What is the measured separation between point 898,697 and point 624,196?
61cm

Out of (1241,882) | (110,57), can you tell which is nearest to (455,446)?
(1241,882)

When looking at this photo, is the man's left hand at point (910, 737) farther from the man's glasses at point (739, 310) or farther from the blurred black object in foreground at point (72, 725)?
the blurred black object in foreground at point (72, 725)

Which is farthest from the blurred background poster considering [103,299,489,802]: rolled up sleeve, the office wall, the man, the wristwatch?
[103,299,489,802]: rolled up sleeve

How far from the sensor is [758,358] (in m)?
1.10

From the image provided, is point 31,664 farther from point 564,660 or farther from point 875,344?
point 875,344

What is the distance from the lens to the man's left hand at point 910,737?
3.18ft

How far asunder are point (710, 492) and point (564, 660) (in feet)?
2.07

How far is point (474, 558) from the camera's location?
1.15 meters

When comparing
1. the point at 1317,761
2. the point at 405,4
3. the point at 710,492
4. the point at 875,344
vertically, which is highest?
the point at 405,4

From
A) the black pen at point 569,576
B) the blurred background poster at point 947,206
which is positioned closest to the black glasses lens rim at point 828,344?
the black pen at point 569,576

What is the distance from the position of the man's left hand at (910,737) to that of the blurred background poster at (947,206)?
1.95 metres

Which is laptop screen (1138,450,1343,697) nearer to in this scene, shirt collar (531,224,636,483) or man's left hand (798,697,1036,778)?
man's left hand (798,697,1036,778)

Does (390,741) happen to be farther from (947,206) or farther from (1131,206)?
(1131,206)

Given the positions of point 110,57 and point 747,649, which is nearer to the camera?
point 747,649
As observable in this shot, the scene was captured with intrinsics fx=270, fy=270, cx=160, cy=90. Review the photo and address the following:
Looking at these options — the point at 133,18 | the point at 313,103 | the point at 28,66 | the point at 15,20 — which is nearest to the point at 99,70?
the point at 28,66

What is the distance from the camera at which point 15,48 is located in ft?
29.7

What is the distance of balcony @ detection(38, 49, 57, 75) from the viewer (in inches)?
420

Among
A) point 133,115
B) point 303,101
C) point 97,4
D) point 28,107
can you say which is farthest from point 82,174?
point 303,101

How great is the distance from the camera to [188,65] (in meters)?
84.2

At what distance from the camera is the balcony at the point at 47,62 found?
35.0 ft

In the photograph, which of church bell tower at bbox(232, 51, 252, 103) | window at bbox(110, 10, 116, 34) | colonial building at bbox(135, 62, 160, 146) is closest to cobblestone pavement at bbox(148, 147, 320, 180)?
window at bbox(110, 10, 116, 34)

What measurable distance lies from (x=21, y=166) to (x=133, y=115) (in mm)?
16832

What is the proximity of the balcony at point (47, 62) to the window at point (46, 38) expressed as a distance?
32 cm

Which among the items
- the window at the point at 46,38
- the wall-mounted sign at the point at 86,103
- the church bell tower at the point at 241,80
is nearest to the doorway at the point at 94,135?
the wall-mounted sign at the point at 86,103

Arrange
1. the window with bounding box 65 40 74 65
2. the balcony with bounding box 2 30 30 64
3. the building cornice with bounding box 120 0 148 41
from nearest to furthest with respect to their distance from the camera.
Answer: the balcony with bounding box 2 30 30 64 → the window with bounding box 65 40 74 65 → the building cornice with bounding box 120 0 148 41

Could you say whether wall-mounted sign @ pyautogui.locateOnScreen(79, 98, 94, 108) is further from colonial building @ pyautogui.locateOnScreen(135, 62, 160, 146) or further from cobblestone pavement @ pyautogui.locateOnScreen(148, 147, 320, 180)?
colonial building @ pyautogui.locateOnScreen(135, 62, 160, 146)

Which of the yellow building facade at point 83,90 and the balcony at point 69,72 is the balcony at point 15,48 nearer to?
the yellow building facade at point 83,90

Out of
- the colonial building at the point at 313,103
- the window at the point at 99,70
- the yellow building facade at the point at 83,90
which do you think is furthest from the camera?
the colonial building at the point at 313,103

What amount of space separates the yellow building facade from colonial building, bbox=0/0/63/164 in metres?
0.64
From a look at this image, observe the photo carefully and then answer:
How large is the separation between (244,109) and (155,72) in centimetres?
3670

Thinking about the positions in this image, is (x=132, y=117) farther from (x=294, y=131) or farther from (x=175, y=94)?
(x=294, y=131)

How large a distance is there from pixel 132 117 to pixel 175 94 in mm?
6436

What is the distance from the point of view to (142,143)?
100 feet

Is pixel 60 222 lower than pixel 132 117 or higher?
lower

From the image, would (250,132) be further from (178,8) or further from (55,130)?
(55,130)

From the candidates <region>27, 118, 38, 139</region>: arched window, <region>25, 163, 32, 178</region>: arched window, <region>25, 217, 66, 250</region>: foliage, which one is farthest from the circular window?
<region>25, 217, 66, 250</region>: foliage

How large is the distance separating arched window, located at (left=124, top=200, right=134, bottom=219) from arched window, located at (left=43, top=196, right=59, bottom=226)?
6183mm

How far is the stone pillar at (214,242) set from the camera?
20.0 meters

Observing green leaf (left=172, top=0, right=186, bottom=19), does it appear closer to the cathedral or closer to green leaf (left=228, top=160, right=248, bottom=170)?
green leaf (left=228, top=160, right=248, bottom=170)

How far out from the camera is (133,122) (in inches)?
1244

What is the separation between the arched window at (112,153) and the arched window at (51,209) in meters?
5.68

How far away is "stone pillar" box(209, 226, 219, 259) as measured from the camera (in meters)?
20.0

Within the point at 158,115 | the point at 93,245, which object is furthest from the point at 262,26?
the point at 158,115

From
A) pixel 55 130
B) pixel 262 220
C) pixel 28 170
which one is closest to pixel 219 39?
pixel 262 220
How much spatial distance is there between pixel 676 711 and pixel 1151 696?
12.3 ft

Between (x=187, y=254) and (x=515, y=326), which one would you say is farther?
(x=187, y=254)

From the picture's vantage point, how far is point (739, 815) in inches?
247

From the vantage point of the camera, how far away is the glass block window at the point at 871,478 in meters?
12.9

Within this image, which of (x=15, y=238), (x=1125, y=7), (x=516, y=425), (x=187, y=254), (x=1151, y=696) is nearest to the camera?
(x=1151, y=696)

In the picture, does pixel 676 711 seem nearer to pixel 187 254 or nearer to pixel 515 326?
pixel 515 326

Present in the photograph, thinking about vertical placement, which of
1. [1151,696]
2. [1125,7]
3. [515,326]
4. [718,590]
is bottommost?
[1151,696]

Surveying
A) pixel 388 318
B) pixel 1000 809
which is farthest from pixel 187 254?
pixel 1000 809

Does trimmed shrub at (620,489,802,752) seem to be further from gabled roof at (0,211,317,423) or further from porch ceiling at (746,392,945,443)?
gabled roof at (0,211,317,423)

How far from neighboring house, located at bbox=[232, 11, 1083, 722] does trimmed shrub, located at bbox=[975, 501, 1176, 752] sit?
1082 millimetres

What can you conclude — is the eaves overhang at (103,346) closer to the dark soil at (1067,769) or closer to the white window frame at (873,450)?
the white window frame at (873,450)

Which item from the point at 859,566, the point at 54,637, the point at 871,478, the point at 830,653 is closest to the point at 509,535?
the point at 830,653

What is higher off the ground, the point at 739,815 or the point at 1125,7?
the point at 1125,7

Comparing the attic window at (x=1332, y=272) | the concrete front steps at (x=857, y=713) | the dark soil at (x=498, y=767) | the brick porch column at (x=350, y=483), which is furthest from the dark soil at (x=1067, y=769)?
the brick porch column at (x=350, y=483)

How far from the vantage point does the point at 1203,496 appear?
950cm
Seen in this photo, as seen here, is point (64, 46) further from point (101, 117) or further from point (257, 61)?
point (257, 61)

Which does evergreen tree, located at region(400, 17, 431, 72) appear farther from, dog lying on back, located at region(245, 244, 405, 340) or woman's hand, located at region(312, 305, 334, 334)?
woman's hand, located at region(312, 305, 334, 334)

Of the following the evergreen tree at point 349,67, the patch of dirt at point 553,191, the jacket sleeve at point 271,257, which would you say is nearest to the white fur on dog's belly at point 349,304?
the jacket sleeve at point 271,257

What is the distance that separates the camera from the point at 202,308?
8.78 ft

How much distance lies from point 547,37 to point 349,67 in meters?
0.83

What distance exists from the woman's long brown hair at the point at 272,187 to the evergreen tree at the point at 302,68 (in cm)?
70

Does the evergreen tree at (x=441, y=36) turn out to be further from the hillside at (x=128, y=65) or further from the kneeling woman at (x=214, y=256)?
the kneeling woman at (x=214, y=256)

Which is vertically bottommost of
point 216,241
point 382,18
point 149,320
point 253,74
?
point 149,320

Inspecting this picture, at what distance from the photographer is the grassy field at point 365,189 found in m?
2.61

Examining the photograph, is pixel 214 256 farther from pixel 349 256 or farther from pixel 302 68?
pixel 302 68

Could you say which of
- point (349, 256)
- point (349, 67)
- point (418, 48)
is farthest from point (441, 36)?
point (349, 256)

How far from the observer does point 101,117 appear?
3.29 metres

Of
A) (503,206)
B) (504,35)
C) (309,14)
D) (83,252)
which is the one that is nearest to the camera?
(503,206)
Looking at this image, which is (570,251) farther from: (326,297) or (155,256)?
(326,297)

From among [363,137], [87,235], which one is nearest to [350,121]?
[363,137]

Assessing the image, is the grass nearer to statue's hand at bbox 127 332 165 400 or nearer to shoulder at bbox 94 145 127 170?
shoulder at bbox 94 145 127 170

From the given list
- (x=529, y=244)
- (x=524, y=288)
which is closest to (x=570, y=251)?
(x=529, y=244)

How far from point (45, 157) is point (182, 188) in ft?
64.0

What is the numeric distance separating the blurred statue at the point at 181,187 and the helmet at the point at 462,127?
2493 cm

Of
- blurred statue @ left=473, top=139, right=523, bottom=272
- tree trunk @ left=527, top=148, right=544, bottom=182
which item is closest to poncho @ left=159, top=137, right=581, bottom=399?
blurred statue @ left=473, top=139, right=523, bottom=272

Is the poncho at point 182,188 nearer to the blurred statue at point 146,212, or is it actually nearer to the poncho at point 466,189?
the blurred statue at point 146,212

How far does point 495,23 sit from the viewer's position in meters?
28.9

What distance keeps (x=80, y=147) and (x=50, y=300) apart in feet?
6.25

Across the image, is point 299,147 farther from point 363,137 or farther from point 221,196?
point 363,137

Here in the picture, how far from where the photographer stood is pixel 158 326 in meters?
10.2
^^^^
Find the line containing "From among [363,137], [87,235], which", then output it and every line after it to the end of the data, exactly.

RESPONSE>
From among [363,137], [87,235], which one is nearest to [350,121]?
[363,137]

Assessing the image, is the grass nearer to statue's hand at bbox 127 332 165 400 or nearer to shoulder at bbox 94 145 127 170?
shoulder at bbox 94 145 127 170

From the given list
- (x=529, y=244)
- (x=524, y=288)
which is closest to (x=570, y=251)?
(x=529, y=244)

How far from point (45, 157) is point (182, 188) in ft?
64.0

What is the numeric distance separating the blurred statue at the point at 181,187 and the helmet at the point at 462,127?
2493 cm

Of
- blurred statue @ left=473, top=139, right=523, bottom=272
- tree trunk @ left=527, top=148, right=544, bottom=182
which item is closest to poncho @ left=159, top=137, right=581, bottom=399?
blurred statue @ left=473, top=139, right=523, bottom=272

Is the poncho at point 182,188 nearer to the blurred statue at point 146,212, or is it actually nearer to the poncho at point 466,189?
the blurred statue at point 146,212

How far does point 495,23 sit from the viewer's position in meters?
28.9

What distance keeps (x=80, y=147) and (x=50, y=300) apart in feet?
6.25

Across the image, is point 299,147 farther from point 363,137 or farther from point 221,196?
point 363,137

Here in the picture, how far from where the photographer stood is pixel 158 326 in meters?
10.2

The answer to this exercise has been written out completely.